More flexibility in proxy configuration will make this easier to overcome, and there are already some plugins for Firefox which allows specifying specific proxies for specific sites.


When opening the javascript codepen demo linked in the article, the video plays immediately, but I noticed HTTP GET requests to https://webtorrent.io/torrents/Sintel/Sintel.mp4

Is this normal ? I know nothing about WebTorrent, but isn't the file supposed to be streamed from pairs, and not requested from a central server in an HTTP request ?


One of the Webseeds[1] specified in the Sintel torrent is that URL. That HTTP address basically acts as another peer in the swarm.

1. https://www.bittorrent.org/beps/bep_0019.html


And leaks your IP address and makes it possible to pirate content for simply visiting a website. You could target someone with all kinds of illegal stuff.


It's already possible for a website to get your browser to download illegal content simply by visiting the page, and expose your IP in the process to whoever they want.

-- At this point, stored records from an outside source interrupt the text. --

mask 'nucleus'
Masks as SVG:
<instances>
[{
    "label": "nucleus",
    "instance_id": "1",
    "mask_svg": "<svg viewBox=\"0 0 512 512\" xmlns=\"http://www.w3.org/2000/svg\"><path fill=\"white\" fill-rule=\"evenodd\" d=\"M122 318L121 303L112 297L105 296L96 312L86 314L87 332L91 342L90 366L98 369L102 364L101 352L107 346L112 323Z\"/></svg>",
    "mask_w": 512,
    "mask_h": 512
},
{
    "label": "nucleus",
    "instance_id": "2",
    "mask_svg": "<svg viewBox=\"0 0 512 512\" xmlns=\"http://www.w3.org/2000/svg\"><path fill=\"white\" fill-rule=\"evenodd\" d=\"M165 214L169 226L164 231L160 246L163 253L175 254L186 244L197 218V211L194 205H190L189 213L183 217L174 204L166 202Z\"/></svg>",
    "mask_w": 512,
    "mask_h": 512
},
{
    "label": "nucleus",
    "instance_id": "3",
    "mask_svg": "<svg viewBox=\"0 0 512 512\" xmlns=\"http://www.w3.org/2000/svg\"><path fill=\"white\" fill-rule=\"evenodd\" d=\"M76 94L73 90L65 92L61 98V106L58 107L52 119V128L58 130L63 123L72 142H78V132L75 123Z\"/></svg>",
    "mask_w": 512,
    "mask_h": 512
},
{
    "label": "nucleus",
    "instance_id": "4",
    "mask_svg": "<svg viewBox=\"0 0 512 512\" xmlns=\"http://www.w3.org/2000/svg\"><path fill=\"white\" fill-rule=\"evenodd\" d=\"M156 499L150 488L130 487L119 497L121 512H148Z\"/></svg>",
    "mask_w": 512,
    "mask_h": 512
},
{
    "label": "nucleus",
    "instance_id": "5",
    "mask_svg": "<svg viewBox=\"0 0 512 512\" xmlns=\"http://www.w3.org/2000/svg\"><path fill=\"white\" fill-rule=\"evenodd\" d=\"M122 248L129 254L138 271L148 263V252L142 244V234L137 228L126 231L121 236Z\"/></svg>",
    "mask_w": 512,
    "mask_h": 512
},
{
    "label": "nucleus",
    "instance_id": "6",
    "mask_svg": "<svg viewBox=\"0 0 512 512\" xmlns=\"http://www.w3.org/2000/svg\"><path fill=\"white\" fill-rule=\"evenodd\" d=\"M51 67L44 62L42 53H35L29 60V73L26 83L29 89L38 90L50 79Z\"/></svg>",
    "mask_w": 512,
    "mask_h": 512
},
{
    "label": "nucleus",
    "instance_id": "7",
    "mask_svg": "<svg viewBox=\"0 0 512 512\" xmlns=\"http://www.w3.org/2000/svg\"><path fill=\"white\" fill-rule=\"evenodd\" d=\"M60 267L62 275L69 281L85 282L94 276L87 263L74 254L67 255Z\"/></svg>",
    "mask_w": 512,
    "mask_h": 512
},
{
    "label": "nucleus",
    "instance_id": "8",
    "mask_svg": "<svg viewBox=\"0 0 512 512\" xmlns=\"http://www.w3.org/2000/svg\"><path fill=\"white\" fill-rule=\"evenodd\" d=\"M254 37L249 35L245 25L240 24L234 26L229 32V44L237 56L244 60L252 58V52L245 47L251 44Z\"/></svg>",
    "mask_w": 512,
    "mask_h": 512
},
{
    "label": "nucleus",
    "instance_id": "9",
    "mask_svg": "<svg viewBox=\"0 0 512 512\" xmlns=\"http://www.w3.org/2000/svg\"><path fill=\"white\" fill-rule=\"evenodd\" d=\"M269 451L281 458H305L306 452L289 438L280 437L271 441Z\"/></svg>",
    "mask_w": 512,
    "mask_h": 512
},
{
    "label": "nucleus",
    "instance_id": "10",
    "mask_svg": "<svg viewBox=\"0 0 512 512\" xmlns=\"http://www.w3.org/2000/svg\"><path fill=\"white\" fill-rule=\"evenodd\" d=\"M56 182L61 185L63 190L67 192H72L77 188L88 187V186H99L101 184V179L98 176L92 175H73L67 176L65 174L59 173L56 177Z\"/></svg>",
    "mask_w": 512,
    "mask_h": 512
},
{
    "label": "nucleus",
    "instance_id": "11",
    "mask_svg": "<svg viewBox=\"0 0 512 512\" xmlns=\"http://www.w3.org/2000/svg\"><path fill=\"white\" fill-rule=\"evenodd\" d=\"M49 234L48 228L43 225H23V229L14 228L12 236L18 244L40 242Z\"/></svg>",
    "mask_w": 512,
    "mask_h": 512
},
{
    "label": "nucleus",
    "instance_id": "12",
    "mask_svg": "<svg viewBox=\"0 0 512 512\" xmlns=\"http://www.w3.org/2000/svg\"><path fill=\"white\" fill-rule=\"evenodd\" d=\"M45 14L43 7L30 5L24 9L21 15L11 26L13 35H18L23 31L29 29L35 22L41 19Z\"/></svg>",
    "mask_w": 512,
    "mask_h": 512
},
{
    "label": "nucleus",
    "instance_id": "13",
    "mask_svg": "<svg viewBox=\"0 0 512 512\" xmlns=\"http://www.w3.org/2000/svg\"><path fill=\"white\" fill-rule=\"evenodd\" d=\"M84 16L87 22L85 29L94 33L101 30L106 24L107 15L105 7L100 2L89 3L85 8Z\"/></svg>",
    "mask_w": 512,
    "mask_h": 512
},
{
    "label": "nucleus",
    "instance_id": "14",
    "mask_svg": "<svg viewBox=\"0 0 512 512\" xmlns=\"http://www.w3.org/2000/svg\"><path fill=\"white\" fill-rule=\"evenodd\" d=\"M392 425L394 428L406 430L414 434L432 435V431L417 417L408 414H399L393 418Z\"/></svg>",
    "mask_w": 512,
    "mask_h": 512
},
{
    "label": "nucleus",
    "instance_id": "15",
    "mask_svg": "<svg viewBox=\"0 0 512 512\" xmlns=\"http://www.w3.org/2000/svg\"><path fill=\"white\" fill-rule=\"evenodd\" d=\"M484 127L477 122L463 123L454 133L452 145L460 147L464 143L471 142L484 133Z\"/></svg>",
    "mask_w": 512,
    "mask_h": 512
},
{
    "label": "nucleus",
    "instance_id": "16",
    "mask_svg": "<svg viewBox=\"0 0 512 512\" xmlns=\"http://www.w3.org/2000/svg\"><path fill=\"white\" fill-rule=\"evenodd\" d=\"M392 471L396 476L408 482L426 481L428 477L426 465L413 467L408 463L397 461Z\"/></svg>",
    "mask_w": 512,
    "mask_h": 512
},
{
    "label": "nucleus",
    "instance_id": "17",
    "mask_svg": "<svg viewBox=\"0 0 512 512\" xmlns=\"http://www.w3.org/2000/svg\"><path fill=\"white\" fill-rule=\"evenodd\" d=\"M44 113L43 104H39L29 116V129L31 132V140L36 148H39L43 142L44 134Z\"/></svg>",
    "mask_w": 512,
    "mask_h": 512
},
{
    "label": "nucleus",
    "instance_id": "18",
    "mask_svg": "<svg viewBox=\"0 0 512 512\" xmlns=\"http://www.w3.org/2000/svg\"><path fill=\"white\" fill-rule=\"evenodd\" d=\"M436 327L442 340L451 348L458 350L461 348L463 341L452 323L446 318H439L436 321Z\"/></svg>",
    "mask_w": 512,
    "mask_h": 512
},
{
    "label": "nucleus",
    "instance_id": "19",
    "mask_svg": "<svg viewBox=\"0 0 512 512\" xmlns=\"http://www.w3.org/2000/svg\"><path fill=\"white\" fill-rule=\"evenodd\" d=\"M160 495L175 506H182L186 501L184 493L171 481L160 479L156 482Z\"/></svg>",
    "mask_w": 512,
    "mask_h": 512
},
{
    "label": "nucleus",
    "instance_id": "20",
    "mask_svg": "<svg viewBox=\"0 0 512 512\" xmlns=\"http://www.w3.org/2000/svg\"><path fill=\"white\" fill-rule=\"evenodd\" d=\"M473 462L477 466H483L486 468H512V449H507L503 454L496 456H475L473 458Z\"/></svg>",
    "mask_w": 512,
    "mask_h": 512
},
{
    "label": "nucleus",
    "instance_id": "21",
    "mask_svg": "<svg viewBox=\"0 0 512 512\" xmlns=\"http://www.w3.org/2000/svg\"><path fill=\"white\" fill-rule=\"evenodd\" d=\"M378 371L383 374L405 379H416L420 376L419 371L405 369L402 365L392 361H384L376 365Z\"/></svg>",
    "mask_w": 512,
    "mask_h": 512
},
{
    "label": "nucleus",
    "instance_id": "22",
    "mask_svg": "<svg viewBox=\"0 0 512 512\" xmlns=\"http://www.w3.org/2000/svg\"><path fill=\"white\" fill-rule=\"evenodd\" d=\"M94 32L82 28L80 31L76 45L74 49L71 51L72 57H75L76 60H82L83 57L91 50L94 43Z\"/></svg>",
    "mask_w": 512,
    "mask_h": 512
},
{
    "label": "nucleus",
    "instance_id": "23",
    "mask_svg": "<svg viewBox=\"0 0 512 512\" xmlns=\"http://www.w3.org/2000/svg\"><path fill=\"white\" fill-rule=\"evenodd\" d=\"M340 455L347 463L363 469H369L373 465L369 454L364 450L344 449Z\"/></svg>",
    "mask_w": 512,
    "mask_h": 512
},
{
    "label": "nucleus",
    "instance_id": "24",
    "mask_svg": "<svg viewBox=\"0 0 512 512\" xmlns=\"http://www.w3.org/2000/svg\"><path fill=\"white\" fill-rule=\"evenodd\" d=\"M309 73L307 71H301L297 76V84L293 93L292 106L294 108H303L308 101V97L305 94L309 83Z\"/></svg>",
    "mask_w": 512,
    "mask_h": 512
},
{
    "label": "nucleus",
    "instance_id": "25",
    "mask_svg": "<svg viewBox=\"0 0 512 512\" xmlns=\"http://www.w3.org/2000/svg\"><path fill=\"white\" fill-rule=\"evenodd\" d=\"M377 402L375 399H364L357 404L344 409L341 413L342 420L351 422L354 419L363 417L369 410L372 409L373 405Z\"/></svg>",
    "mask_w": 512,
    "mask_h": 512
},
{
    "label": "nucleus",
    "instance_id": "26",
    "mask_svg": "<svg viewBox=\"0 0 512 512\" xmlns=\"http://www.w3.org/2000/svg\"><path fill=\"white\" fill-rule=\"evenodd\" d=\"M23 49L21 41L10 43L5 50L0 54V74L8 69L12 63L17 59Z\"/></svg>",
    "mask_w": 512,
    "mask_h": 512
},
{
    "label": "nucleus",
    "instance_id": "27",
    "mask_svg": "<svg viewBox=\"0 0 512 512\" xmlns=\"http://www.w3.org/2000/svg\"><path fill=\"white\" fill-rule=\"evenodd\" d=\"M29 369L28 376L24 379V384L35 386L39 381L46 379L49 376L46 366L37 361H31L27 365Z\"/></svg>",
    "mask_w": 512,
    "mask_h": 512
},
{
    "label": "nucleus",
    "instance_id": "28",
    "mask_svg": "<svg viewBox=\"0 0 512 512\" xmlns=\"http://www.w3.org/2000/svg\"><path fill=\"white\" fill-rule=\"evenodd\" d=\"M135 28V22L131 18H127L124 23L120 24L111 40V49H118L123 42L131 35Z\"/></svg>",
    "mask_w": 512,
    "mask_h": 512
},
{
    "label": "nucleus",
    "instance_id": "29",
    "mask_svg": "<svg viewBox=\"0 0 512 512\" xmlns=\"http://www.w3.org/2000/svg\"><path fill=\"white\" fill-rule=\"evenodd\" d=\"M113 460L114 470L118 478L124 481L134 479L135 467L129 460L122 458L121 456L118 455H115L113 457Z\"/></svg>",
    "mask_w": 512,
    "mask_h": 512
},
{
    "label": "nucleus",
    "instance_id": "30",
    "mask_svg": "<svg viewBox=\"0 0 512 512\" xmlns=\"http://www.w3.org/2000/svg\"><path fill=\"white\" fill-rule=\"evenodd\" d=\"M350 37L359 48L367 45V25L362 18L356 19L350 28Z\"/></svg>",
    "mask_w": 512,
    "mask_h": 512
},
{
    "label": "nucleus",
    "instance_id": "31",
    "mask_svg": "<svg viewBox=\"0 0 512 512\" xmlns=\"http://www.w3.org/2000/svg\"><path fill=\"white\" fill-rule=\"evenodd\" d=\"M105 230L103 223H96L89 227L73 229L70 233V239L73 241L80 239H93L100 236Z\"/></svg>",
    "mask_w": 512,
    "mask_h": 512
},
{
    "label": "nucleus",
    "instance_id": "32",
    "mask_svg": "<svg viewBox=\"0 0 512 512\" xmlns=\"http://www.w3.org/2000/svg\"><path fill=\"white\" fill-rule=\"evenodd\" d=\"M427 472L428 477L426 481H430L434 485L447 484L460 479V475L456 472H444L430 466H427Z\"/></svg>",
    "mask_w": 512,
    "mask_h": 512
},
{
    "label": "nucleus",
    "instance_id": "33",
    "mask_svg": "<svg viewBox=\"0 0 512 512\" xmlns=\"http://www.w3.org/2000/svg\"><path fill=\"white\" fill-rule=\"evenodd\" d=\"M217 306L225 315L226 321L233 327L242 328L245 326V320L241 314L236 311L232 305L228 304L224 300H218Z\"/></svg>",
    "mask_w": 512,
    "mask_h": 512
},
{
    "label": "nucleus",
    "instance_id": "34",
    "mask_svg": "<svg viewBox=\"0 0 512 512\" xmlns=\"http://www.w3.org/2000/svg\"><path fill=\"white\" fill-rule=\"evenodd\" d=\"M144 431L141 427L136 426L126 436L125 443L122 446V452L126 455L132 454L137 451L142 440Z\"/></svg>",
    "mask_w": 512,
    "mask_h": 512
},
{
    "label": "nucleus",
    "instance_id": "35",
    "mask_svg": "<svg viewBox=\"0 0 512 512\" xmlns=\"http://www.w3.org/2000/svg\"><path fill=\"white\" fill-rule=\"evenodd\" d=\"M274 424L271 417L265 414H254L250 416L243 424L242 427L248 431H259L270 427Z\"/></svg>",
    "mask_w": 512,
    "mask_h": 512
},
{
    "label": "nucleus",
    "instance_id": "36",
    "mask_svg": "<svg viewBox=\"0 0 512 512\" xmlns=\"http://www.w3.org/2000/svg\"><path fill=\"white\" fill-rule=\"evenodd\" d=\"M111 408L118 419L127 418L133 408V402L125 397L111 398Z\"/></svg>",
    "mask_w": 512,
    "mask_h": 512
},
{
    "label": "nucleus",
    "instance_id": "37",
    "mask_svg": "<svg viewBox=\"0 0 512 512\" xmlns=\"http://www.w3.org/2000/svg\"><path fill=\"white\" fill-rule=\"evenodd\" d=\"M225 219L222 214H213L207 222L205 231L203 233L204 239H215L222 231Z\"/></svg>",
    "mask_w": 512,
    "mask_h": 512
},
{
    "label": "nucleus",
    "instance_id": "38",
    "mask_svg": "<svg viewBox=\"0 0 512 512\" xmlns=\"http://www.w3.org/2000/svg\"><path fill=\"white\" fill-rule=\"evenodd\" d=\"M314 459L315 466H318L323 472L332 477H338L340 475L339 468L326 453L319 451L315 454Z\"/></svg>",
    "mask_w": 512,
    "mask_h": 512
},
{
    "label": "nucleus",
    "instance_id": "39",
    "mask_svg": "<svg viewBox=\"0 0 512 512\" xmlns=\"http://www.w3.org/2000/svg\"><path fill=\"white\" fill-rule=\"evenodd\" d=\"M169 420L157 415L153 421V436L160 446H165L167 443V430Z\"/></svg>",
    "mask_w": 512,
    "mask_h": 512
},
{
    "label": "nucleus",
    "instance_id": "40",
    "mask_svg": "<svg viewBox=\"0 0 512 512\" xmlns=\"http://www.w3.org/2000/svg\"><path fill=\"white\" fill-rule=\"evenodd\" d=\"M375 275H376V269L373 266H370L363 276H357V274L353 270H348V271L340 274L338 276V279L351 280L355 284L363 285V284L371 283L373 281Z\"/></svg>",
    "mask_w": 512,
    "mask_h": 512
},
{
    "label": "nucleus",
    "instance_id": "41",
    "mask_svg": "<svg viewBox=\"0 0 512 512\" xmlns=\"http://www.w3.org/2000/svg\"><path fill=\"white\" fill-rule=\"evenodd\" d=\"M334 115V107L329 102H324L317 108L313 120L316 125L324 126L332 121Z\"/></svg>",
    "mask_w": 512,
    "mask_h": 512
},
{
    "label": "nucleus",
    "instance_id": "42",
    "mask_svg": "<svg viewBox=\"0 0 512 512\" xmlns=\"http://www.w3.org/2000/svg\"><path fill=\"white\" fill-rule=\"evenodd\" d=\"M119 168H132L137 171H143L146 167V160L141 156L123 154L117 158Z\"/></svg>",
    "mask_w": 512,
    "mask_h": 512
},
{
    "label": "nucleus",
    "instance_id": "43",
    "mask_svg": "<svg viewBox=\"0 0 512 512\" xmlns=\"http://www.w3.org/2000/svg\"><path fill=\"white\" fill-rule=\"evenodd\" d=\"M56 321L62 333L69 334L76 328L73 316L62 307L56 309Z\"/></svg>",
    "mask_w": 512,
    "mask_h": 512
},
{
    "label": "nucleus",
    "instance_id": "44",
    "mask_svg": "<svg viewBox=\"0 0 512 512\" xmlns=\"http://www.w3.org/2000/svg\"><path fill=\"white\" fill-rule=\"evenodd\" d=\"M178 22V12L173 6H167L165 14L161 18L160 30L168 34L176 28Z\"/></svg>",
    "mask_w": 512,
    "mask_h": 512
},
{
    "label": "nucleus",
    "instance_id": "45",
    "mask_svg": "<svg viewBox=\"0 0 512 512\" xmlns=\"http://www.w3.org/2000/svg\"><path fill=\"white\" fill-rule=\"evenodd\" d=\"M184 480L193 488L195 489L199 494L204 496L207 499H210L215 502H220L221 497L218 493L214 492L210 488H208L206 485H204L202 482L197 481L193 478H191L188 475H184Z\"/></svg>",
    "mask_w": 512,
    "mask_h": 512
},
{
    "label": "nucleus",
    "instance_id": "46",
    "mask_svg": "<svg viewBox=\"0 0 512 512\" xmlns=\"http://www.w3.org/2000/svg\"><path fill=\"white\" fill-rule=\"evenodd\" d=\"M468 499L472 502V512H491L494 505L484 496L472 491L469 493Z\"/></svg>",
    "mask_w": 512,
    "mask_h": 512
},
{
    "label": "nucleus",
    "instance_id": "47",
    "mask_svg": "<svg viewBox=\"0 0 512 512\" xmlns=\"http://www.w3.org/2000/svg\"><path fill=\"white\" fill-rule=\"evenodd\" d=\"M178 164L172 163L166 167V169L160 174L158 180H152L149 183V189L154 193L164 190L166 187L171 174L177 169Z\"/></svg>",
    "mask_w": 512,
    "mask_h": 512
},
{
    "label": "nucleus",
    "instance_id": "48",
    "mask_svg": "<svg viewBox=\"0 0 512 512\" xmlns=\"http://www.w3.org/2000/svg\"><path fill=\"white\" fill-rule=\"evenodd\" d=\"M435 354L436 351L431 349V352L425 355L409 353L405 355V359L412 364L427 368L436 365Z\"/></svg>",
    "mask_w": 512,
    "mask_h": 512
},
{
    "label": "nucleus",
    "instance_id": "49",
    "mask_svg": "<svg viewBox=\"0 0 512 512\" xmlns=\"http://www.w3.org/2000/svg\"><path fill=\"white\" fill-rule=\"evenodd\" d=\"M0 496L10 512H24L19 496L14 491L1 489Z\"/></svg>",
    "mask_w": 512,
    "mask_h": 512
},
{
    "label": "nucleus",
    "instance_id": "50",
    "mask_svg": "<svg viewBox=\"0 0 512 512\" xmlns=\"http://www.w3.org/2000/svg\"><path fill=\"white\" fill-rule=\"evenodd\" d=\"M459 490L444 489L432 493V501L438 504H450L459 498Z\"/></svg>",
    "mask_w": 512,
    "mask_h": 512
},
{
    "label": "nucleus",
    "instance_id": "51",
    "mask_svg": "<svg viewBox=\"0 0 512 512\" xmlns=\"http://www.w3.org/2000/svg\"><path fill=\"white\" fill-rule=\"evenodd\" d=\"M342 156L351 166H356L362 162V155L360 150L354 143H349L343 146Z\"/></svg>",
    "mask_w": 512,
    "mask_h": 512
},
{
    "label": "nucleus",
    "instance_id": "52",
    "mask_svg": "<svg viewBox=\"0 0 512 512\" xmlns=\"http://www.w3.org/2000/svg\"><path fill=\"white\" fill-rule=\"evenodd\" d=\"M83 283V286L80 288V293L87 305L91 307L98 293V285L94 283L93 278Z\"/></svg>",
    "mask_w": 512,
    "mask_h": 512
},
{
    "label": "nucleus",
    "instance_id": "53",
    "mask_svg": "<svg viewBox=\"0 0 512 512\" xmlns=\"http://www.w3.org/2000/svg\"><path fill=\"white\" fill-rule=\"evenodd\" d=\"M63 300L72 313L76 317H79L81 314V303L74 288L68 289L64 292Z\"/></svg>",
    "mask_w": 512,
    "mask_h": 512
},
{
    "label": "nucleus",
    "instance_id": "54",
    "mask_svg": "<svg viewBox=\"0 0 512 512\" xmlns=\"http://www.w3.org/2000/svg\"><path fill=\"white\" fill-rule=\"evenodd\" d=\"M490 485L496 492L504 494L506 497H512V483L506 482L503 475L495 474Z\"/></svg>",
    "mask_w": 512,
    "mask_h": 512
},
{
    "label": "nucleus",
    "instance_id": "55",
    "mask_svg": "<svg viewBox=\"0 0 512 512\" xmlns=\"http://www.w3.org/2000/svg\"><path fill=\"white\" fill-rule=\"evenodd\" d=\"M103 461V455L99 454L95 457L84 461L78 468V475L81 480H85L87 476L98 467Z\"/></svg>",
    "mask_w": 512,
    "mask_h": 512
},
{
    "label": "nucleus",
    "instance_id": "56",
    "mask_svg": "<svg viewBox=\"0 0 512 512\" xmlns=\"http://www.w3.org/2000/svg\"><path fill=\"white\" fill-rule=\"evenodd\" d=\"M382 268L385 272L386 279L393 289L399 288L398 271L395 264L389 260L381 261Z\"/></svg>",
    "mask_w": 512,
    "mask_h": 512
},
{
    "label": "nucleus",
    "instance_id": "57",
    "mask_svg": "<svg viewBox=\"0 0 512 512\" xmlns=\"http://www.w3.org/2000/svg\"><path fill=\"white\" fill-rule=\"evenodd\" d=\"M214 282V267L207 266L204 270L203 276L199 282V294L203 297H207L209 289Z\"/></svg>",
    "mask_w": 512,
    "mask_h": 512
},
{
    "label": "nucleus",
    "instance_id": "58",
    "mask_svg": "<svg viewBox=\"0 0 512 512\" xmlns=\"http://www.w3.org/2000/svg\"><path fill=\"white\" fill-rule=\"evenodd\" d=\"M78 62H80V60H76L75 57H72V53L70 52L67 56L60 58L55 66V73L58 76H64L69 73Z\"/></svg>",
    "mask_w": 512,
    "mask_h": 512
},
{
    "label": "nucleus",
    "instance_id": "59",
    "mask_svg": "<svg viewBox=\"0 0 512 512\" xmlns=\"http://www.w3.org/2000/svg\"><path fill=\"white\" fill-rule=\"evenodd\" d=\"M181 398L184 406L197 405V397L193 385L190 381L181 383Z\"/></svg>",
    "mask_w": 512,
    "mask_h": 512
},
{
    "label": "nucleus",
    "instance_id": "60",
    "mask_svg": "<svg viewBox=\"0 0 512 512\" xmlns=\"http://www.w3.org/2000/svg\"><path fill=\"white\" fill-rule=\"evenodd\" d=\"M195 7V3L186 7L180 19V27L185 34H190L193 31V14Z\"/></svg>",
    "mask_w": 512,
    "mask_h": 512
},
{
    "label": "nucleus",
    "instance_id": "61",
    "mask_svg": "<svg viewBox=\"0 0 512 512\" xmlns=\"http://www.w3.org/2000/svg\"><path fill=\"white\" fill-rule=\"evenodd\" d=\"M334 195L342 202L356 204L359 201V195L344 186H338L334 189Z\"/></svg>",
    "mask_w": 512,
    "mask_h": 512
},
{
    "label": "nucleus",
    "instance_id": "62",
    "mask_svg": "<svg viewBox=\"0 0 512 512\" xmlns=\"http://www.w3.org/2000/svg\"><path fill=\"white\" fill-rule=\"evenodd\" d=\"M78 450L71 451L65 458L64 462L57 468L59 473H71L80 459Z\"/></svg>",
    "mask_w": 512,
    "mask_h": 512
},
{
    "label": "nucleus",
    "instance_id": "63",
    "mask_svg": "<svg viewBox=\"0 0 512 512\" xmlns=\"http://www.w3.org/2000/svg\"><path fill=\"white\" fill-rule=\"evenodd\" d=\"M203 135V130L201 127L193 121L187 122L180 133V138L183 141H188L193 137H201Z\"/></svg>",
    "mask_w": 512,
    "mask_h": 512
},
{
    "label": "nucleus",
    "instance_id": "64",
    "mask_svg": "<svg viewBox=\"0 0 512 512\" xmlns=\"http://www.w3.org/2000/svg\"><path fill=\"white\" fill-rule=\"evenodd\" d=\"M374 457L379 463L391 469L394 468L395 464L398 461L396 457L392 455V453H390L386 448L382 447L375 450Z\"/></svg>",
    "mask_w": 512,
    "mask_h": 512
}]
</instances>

You don't even need to use JavaScript to do the downloading (just a image or video tag, for example), and the uploading can be done with xmlhttprequest/fetch.


I'm torn on this one.

On the one hand it means the web moves (or can move) closer to decentralized modes of operation. Bittorrent is tried and tested and Works (TM).

On the other hand, it also means yet one more thing that moves into the freaking browser. We have enough things nowadays that are shoehorned into HTML/JS when really they would have been more usable even if written in tcl/tk.

You win some, you lose some I guess. ¯\_(ツ)_/¯


Alternatively: every bittorrent client I have used (at least on macOS) is really, really bad. I used to use Deluge, which was buggy and slow to begin with. Then they stopped distributing an installer for it, so you had to install it with pip (!) and run it from the command line. God forbid I `brew upgrade python` or my bittorrent client will probably break.

Transmission crashes for me, and has little activity. Sometimes it just can't open torrent files.

The web doesn't break. You can load a URL, get some decent software with an easily-improvable UI—and assuming you're on a modern browser—expect it to work with no installation, in seconds. And if a site pushes an update, I hit refresh and get the update without needing to run a 45-minute `pip install` command.


fwiw, I've used qBittorrent on osx and found it to be usable. I'll admit that was a few years back, so maybe they (read: apple) broke that one in the meantime.

Oh, also, coming out of an hour long intercom session trying to explain to a customer rep how "no, I didn't change anything in my firefox, your site just suddenly doesn't log me in any longer" I'll posit that the web breaks all the time and all over the place, in many small, annoying ways.


Alternatively, it means BitTorrent is now supported by any number of esoteric operating systems, rather than just the ones the developer using Tcl/Tk chose to target :)


I'll let that count, but only because of the nice snideness of it. :P

Seriously though, you'll be hard-pressed to find a platform where you can't run at least rtorrent or such. and if you're running some esoteric unix from way back when, I expect you to be able to compile it for that yourself. :P


The amount of word feross has put into P2P systems over WebRTC is astonishing.

Thanks feross for your incredibly great work!


Is there a good book that explains all the BT technology? I’d like to use or build a robust client/server but most learning materials seem to be trivial or daunting.


Not a book, but I gave a talk at JSConf Asia in 2014 where I explain BitTorrent (and WebTorrent) from first principles: https://www.youtube.com/watch?v=kxHRATfvnlw

I also recommend just reading the BitTorrent spec. It's quite short and manageable as far as specs go.


Here's a slighly less trivial small guide: https://twitter.com/fiatjaf/status/1282108860405297153

After that, just read the BEPs directly: http://bittorrent.org/beps/bep_0000.html. They're small, easy to understand and straight to the point.

Then read the code for Webtorrent or other implementation in a language you're familiar with. You'll immediately recognize the BEPs there.